Bitcoin’s Price May Be Held Back
Prince Filip suggested that market participants may have played a role in limiting Bitcoin’s price trajectory, particularly during the 2021 rally. He pointed out that there’s a possibility of similar market behavior in 2025, though he emphasized that eventually, Bitcoin’s price will experience an uncontrollable surge.
“People are able to control the market to some extent,” Filip explained. “Maybe that’s what acted on the 2021 market that suppressed its price from jumping high up. We could get that again in 2025, but there will be one point where [Bitcoin price] will run away.”
Despite these potential suppressions, Filip believes that Bitcoin remains a fundamentally deflationary asset and asserted that its value will continue to rise over time, making it a long-term store of value.

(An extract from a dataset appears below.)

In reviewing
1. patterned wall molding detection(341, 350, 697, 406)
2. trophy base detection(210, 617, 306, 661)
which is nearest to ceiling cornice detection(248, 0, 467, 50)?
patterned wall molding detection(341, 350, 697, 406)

The “Omega Candle” and Bitcoin’s Future Growth
Referring to the concept of the “omega candle,” Filip outlined how Bitcoin’s price might explode once it crosses the $100,000 threshold. This theory predicts Bitcoin’s price growth will accelerate exponentially after reaching this key level.
Samson Mow, in a previous interview, explained that once Bitcoin breaks this mark, the price could increase by $10,000 a day or even experience drops of that magnitude. As the price continues to rise, the increments could shift to $100,000 per day, marking the start of “omega candles”.
Factors Driving Bitcoin’s Current Rally
Bitcoin has already seen a 9% recovery over the past week, driven in part by significant ETF inflows and a macroeconomic environment that is showing signs of easing, according to data from Farside Investors. The US spot Bitcoin exchange-traded funds (ETFs) have accumulated over $2.2 billion worth of Bitcoin in just three days leading up to April 23.
Analysts from Bitfinex exchange noted that this rally aligns with their expectations for Bitcoin’s relative strength compared to equities and the US dollar. They attributed the price movement to a combination of macroeconomic relief, strong ETF inflows, and growing hopes that the Federal Reserve will maintain a flexible policy stance as economic data weakens.
Economic Uncertainty and Bitcoin’s Long-Term Prospects
Despite the recent momentum, analysts cautioned that macro uncertainty could limit Bitcoin’s broader upside potential. Stock and cryptocurrency investors are increasingly concerned about the possibility of a recession in the US, with JPMorgan estimating a 60% probability of a recession in 2025.
The firm attributes this risk to factors like Donald Trump’s 145% tariffs on China, which it views as a material threat to economic growth. If the economy weakens, this could add further uncertainty to the markets, potentially affecting Bitcoin’s price growth.